Announcement of Teacher Education Ministerial Advisory Group
E&OE TRANSCRIPT
Sunrise Christian School, Marion, SA
19 February 2014
Subjects: Teacher education and training – Announcement of Teacher Education Ministerial Advisory Group; Channel Seven Raid; Craig Thompson; Alcoa
CHRISTOPHER PYNE: Well thank you all very much for coming this morning to this very important announcement of the Teacher Education Ministerial Advisory Group (TEMAG).
I’m very pleased to be here at the Marion campus of the Sunrise Christian School, an organisation with whom I’ve had a long involvement as the local Member for Sturt, where they also have a campus.
I’m pleased to be here with Andrew Southcott, my colleague, the Member for Boothby, and the candidate for Elder, Carolyn Habib, who is obviously trying to wrest that seat away from Labor at the coming state election. And particularly with Professor Greg Craven, who is the Vice-Chancellor of the Australian Catholic University, and is going to be the Chairman of the Teacher Education Ministerial Advisory Group.
All the evidence that is produced about what makes a difference to a child’s education points to teacher quality as the number one determinant of what produces good outcomes for students.
There are many different features. Obviously autonomy is one, parental engagement is another, the curriculum and what we’re teaching students is another, the backgrounds of students, the schools they go to.
But all the evidence particularly points in Australia to teacher quality. And as recently as December the OECD released another report which showed that in Australia, of all countries in the OECD, the classroom that a student was allocated was the most important determinant of their outcomes in any one year. In other words, the teacher who taught a particular student was the most important feature of the outcomes for that student.
So we in the last election said that we would have a very relentless focus on teacher quality, and the one area where the Federal Government can influence teacher quality is at the training level at university. Because obviously we don’t fund any schools, we don’t own any schools, we don’t fund any teachers, we don’t employ teachers. But we do have a big role in university teacher training.
So today I am announcing that there’ll be a Teacher Education Ministerial Advisory Group. It’s made up of eight different experts in the field, two of whom are here today.
Trevor Fletcher, who is the award-winning principal of the Fleurieu Primary School, which I visited last year on World Teacher Day, and has a long history in terms of school reform, in New South Wales and South Australia. And also Professor Greg Craven whom I’ve already mentioned.
And the other members of the group are in the media pack that is being handed out to you, but they are a broad range of experts across the field. Some of them very well known, others less well known. They include linguistics experts because the Coalition wants to have a focus on languages. A mathematics expert because we want to boost the number of science and maths teachers, technology and engineering teachers coming out of our universities.
The overall thrust of this is to get better outcomes for students. For a long time, the anecdotal evidence, surveys and research have shown neither the students coming out of university, the principals who are employing them, or even the Year 12 students choosing teaching at university, are happy or satisfied with the offerings at university.
One of the jobs of the TEMAG will be to have a benchmark study of world best practice in teacher training. And there is absolutely no reason at all why Australia as one of the wealthiest countries in the world, one of the most sophisticated economies in the world, shouldn’t have the best teacher training in the world.
So old shibboleths will be cast aside, there’ll be a relentless focus on the outcomes for students and that means the kind of training that we give to our teachers at university.
I want it to be more practical, I want them to have better experiences in the classroom rather than in universities and I want it to be less theoretical. I think some of those pointers are what I have heard in the last five years as either the Shadow Minister or the Minister for Education.

__Dataset entries__.
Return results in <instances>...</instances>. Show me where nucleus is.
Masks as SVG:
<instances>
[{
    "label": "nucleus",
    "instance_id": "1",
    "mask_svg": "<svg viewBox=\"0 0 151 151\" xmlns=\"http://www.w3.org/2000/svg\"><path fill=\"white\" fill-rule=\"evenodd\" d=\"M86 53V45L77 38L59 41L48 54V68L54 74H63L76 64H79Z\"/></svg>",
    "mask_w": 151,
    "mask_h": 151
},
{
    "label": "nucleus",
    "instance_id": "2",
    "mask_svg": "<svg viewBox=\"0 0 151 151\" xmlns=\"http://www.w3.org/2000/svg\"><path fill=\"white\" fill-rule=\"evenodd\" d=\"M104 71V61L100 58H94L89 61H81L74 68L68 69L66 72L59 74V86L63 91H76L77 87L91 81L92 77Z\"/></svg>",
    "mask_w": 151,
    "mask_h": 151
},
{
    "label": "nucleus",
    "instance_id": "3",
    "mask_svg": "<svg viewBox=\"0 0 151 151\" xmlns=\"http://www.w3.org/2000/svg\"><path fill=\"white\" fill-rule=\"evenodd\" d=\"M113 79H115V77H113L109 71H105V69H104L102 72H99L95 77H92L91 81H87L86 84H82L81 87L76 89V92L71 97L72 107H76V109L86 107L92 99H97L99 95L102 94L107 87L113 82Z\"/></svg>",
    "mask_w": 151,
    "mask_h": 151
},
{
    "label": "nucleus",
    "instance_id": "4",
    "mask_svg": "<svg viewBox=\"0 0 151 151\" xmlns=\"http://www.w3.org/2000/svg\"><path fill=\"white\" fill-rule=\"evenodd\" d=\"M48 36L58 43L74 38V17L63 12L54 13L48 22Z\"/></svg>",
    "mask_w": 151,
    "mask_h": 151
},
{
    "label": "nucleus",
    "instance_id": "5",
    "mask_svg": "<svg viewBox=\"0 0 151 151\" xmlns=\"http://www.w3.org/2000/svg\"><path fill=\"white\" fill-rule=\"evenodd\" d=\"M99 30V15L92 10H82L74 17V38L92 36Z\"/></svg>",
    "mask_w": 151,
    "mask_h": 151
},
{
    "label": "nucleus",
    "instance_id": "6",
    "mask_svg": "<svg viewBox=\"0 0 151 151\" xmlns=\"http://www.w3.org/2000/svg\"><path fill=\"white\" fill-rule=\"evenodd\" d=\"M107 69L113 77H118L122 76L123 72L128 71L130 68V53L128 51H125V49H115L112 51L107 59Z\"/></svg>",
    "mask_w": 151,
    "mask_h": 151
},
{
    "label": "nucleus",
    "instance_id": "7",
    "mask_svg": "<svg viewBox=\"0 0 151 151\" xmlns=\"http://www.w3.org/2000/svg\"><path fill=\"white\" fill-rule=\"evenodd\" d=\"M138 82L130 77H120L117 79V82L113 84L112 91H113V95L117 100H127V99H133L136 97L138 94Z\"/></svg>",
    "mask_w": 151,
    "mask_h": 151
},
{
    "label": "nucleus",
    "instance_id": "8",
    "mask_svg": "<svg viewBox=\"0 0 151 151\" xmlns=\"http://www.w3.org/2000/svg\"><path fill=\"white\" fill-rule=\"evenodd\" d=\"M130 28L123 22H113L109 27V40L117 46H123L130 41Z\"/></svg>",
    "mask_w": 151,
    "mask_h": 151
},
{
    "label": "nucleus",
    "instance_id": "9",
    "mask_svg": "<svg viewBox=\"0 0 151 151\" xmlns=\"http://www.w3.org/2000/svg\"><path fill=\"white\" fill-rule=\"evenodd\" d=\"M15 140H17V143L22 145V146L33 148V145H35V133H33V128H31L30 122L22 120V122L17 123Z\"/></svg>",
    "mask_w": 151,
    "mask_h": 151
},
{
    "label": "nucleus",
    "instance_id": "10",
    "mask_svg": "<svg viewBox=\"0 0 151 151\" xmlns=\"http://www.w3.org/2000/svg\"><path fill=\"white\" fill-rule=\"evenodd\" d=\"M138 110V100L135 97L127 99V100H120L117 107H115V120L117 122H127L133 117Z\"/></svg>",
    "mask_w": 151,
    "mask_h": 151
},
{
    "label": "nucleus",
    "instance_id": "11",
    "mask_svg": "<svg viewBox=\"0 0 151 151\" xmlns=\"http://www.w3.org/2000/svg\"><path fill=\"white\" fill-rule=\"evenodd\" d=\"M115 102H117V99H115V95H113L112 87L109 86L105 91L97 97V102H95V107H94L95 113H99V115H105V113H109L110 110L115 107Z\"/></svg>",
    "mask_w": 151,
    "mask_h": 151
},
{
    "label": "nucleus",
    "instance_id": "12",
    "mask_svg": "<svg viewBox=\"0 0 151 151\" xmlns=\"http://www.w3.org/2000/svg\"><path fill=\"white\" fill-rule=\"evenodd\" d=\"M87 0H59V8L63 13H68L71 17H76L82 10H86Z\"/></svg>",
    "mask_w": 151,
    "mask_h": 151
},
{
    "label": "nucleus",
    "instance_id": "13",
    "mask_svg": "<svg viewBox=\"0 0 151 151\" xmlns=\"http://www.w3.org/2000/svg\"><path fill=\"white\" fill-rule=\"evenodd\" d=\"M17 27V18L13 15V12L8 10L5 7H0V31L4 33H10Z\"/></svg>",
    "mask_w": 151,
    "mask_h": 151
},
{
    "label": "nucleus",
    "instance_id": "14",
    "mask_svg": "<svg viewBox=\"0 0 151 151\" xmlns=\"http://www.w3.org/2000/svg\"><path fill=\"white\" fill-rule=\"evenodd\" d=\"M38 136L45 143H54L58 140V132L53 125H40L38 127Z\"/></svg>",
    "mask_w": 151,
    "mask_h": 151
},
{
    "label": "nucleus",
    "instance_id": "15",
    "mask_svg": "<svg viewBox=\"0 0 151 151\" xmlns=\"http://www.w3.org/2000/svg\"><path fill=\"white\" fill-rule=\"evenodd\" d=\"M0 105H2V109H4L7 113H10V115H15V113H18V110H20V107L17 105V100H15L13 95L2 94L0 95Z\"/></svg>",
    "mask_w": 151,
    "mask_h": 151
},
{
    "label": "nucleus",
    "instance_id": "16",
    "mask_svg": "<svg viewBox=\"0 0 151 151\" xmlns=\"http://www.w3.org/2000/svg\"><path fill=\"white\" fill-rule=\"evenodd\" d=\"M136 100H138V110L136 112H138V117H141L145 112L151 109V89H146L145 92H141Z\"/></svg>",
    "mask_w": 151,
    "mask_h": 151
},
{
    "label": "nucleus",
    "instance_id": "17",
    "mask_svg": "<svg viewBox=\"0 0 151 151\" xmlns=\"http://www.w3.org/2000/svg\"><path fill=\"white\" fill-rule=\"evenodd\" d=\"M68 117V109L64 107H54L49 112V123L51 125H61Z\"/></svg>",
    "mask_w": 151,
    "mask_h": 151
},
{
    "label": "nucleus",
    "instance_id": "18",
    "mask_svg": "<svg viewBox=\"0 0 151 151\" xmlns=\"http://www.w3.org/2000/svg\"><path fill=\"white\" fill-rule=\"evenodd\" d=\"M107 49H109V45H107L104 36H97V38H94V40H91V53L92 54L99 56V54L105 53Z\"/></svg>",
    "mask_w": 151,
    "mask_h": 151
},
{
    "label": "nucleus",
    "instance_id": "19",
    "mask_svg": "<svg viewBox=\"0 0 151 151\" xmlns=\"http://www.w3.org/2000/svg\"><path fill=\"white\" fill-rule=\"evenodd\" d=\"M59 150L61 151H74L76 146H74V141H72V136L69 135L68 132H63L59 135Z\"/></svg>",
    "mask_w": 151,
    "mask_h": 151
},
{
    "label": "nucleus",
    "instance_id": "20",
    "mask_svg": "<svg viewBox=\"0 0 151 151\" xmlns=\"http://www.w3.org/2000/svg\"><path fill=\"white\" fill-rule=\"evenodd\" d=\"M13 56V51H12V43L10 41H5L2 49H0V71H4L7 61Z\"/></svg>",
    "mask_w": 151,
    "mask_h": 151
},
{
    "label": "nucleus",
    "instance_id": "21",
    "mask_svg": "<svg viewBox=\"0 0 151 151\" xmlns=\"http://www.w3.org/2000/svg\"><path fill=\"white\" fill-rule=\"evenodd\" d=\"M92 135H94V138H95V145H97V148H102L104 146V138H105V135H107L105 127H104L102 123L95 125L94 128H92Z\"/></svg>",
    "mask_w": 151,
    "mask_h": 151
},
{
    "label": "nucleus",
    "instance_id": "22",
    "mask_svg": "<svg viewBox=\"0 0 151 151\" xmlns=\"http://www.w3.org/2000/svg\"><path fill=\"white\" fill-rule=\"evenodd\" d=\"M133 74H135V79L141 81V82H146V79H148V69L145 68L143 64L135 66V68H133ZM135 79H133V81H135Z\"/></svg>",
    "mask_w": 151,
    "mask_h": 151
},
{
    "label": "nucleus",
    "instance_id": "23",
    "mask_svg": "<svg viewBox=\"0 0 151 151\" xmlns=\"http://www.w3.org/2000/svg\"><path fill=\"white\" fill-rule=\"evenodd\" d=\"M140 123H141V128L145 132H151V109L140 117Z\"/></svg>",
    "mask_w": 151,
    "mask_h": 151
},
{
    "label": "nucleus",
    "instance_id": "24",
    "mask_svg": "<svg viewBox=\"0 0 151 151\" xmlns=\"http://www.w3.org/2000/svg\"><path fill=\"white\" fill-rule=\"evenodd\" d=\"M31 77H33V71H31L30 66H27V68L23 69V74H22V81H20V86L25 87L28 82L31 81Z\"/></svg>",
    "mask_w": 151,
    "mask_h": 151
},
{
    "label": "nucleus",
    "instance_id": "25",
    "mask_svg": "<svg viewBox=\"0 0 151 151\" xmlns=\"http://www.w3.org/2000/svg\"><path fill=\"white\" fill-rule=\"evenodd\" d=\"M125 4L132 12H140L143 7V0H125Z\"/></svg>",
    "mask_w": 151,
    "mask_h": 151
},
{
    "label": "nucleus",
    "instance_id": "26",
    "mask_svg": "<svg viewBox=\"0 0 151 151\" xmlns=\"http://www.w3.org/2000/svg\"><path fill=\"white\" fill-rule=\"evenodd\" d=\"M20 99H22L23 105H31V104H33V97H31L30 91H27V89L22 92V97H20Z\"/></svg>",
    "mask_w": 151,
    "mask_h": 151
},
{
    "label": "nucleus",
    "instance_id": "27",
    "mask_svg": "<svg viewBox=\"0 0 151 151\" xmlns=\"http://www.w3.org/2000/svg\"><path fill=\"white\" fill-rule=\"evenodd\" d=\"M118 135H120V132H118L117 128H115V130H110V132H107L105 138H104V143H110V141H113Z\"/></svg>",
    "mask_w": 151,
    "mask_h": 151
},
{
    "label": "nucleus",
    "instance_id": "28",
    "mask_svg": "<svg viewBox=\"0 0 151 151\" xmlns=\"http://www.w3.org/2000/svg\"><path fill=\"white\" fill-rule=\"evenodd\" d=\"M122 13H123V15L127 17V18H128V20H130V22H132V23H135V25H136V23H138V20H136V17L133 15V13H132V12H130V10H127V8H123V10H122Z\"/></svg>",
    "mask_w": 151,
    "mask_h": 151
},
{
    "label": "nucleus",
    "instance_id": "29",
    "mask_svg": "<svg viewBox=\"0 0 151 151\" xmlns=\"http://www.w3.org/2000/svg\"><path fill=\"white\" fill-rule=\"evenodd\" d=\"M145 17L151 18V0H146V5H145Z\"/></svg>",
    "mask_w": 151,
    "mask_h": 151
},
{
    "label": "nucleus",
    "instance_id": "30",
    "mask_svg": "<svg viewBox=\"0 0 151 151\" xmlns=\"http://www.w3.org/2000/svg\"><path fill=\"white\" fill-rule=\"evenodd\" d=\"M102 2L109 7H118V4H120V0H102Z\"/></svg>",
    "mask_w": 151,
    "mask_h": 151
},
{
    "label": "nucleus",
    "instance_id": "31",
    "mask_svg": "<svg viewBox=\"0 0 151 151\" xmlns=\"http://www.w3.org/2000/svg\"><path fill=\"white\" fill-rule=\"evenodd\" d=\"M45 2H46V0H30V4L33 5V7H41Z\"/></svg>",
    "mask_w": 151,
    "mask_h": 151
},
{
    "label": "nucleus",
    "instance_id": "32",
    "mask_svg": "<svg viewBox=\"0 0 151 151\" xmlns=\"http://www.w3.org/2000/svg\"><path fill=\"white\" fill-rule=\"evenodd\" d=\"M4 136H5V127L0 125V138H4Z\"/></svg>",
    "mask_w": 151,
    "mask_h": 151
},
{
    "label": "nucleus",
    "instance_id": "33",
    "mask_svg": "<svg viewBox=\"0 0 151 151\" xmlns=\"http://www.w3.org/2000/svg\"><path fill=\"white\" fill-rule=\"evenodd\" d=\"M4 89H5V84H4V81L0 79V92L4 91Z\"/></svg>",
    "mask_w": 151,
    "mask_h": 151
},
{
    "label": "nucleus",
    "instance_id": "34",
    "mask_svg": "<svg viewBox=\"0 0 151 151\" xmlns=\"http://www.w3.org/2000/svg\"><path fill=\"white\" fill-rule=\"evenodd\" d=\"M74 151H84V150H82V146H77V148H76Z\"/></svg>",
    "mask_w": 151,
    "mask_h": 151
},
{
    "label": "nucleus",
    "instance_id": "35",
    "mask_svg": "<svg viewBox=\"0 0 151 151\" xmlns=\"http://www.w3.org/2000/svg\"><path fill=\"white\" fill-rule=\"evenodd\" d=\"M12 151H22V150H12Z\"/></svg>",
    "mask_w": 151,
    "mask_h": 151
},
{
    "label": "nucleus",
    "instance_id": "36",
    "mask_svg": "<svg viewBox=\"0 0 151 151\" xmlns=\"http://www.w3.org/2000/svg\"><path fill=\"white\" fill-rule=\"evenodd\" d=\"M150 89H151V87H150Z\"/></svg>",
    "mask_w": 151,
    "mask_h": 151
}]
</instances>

__Goal__. Write out the passage of the teacher education transcript above, starting with "I’m pleased to" and going on through "they go to.", word for word.

__Expected answer__.
I’m pleased to be here with Andrew Southcott, my colleague, the Member for Boothby, and the candidate for Elder, Carolyn Habib, who is obviously trying to wrest that seat away from Labor at the coming state election. And particularly with Professor Greg Craven, who is the Vice-Chancellor of the Australian Catholic University, and is going to be the Chairman of the Teacher Education Ministerial Advisory Group.
All the evidence that is produced about what makes a difference to a child’s education points to teacher quality as the number one determinant of what produces good outcomes for students.
There are many different features. Obviously autonomy is one, parental engagement is another, the curriculum and what we’re teaching students is another, the backgrounds of students, the schools they go to.